The standard smooth electrical resistivity tomography inversion produces an estimate of subsurface conductivity that has blurred boundaries, damped magnitudes, and often contains inversion artifacts. In many problems the expected conductivity structure is well constrained in some parts of the subsurface, but incorporating prior information in the inversion is not a trivial task. In this study we developed an electrical resistivity tomography inversion algorithm that combines parametric and smooth inversion strategies. In regions where the subsurface is well constrained, the model was parameterized with only a few variables, while the rest of the subsurface was parameterized with voxels. We tested this hybrid inversion strategy on two synthetic models that contained a well constrained highly resistive or conductive near-surface horizontal layer and a target beneath.
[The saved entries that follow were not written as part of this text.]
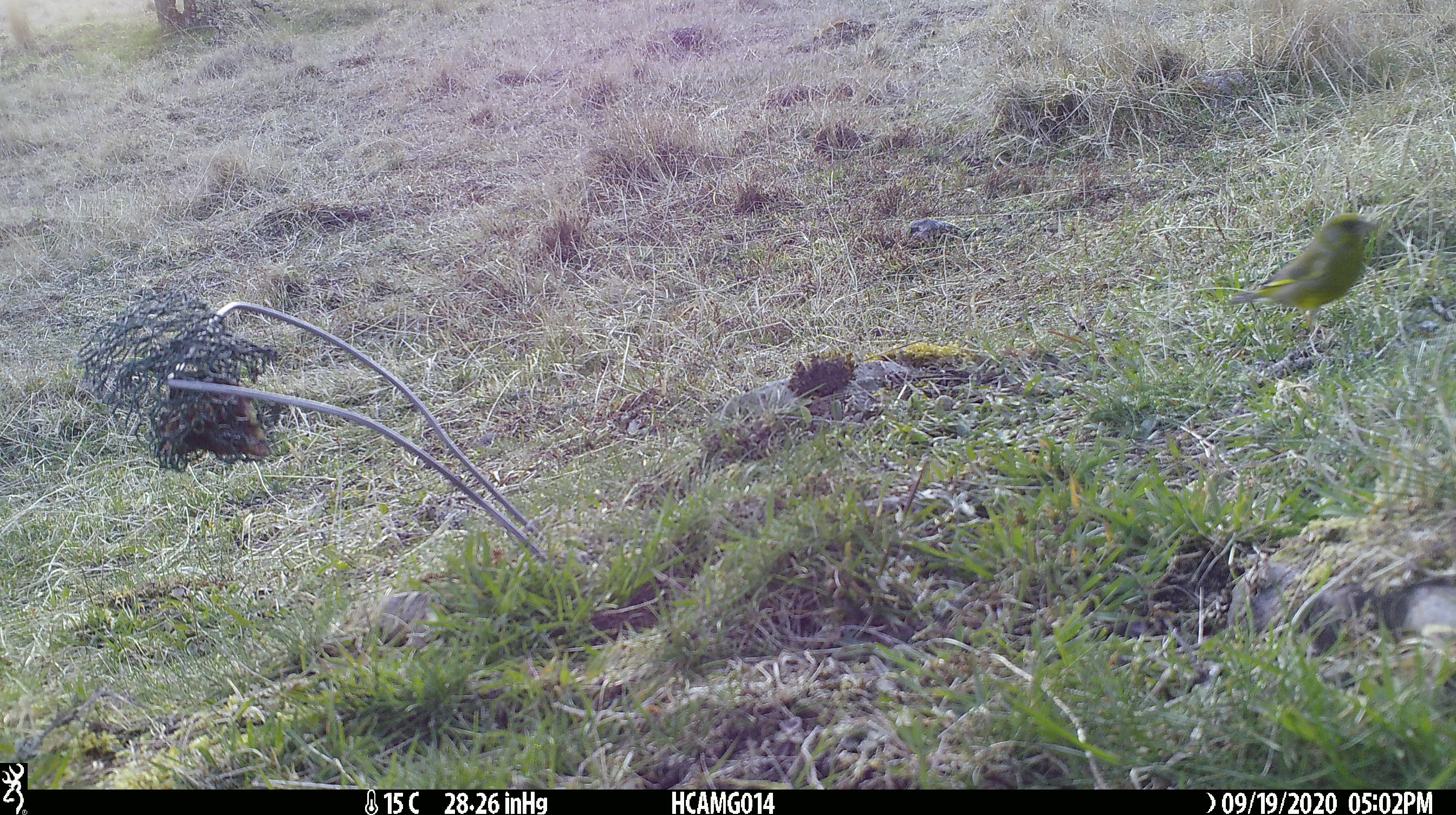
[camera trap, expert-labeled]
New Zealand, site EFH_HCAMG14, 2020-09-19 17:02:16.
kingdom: Animalia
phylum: Chordata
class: Aves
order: Passeriformes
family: Fringillidae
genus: Chloris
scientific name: Chloris chloris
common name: greenfinch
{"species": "greenfinch (Chloris chloris)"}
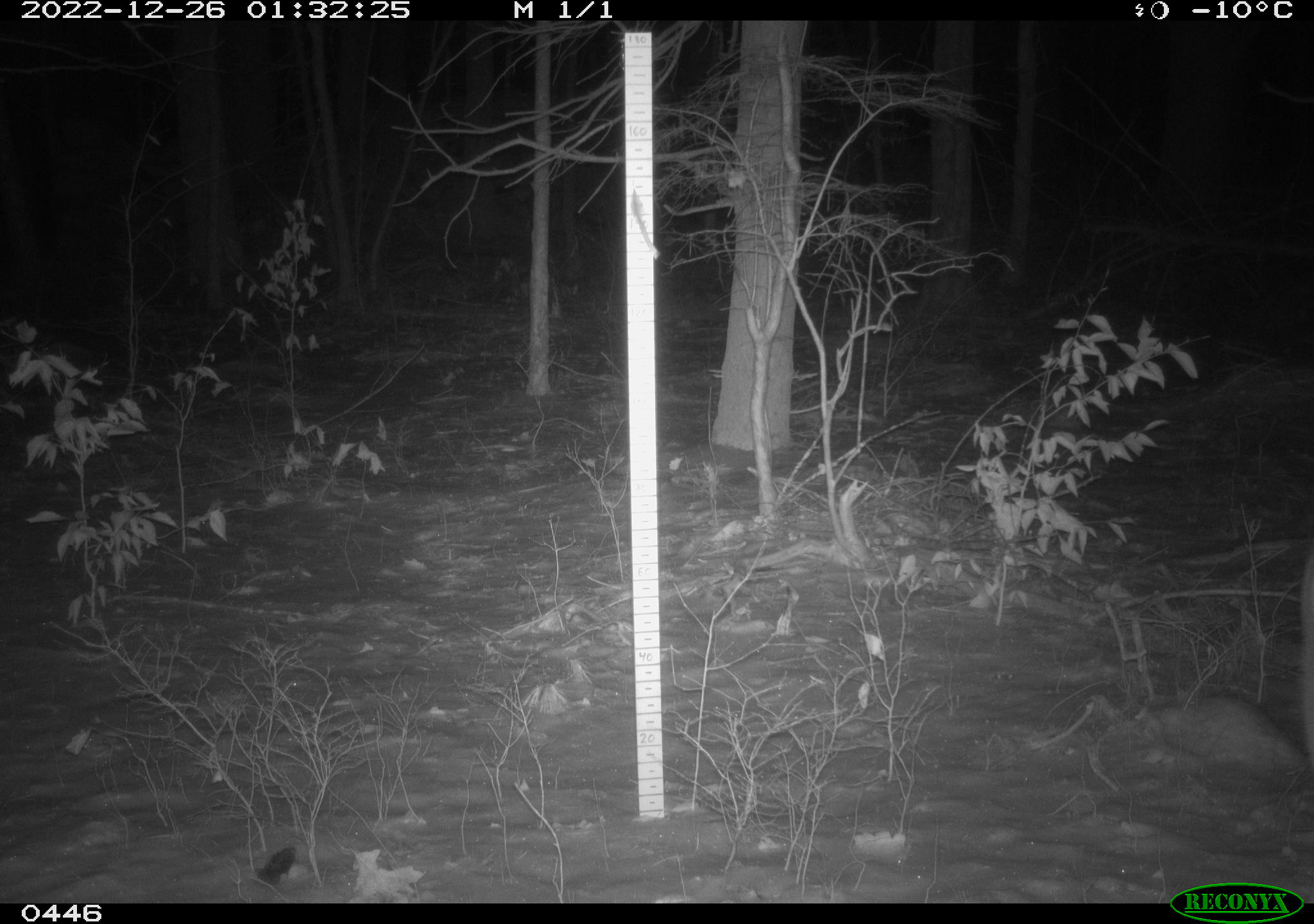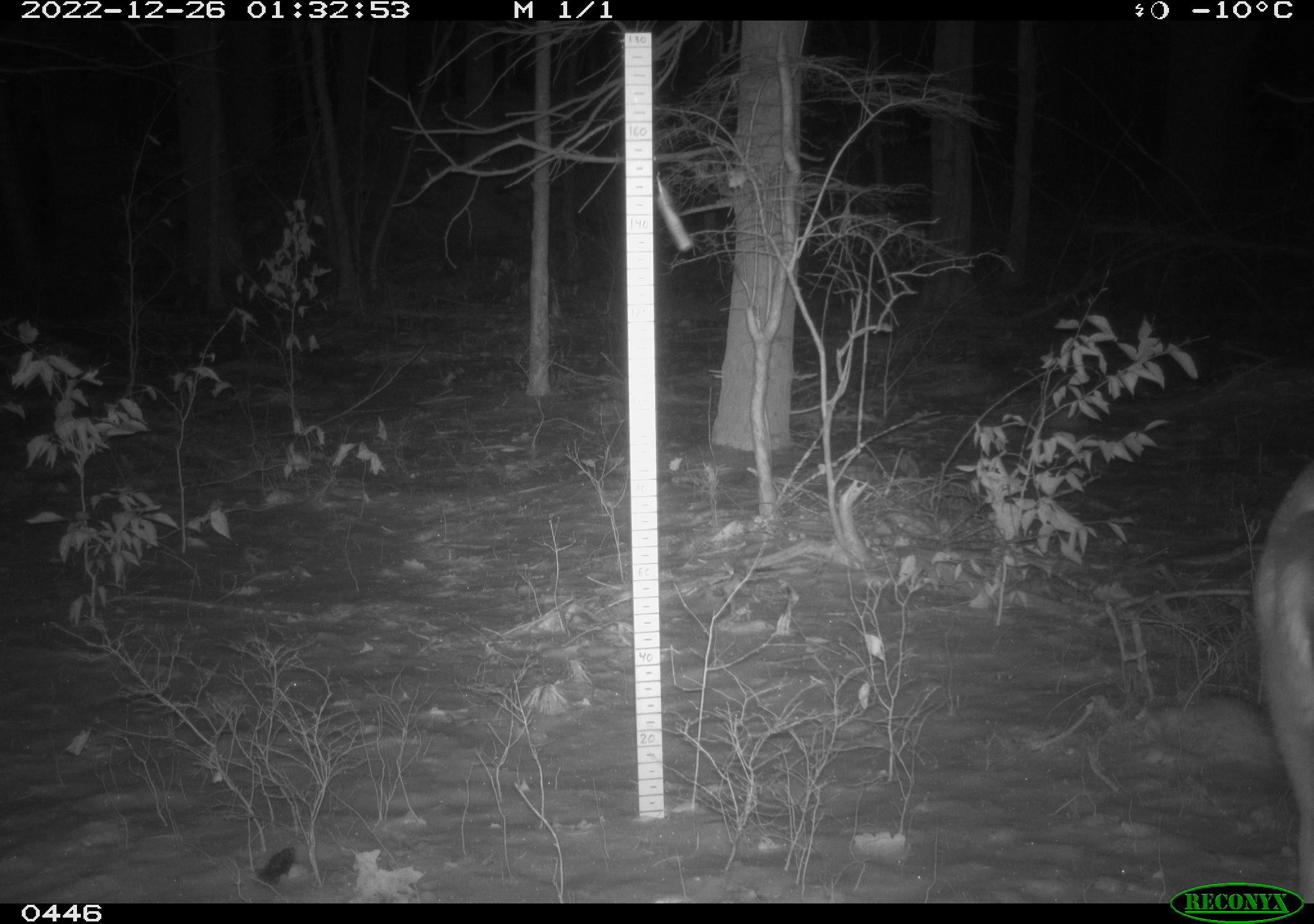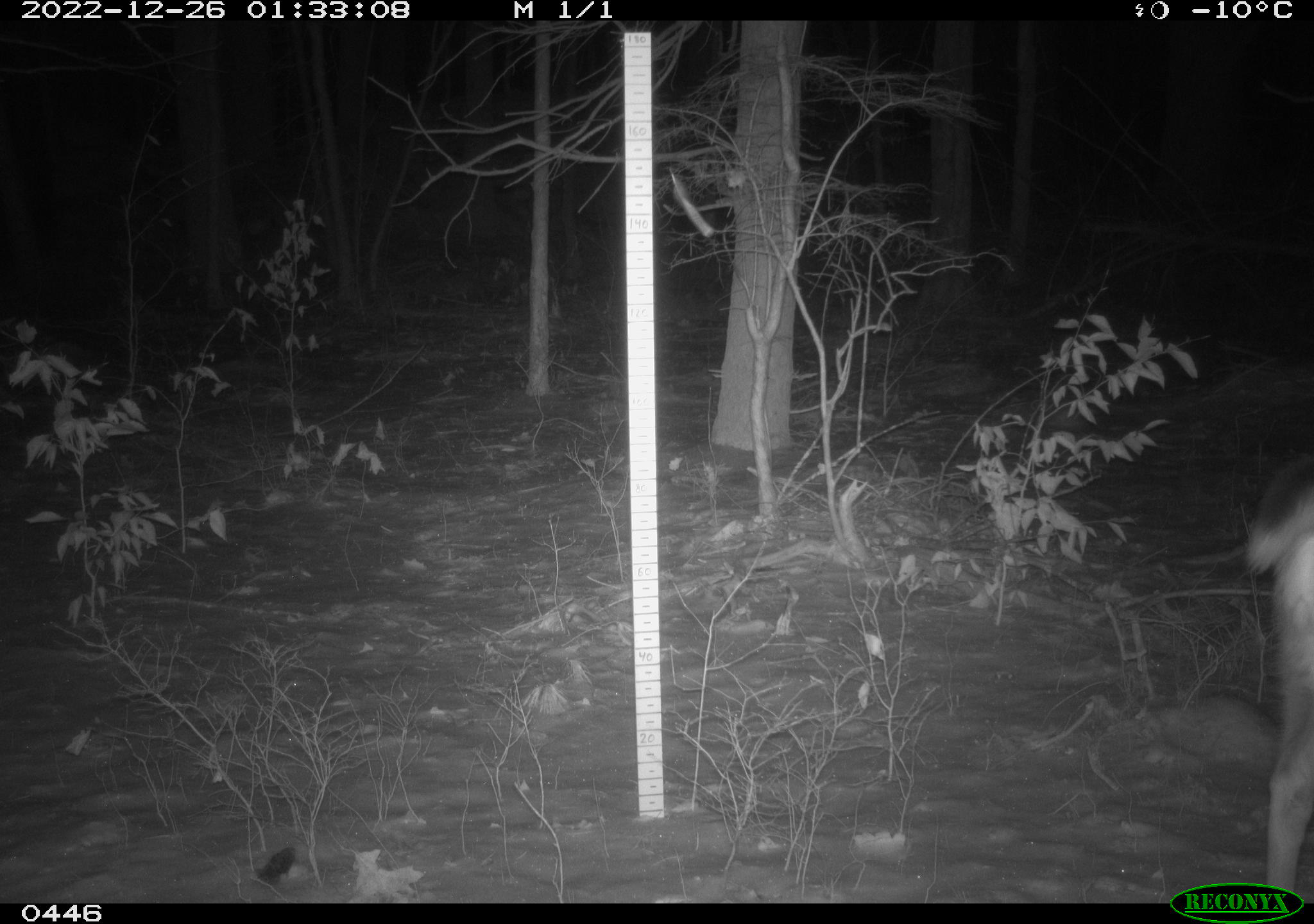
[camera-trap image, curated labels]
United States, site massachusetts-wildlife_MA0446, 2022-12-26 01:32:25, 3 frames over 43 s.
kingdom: Animalia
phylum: Chordata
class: Mammalia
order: Artiodactyla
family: Cervidae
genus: Odocoileus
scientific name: Odocoileus virginianus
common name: white-tailed deer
White-tailed deer (Odocoileus virginianus).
In each testing scenario, the hybrid inversion improved resolution of feature boundaries and magnitudes and had fewer inversion artifacts than the standard smooth inversion. A sensitivity analysis showed that the hybrid inversion successfully recovered subsurface features when a range of regularization parameters, initial models, and data noise levels were tested. The hybrid inversion strategy can potentially be expanded to a range of applications including marine surveys, permafrost/frozen ground studies, urban geophysics, or anywhere that prior information allows part of the model to be constrained with simple geometric shapes.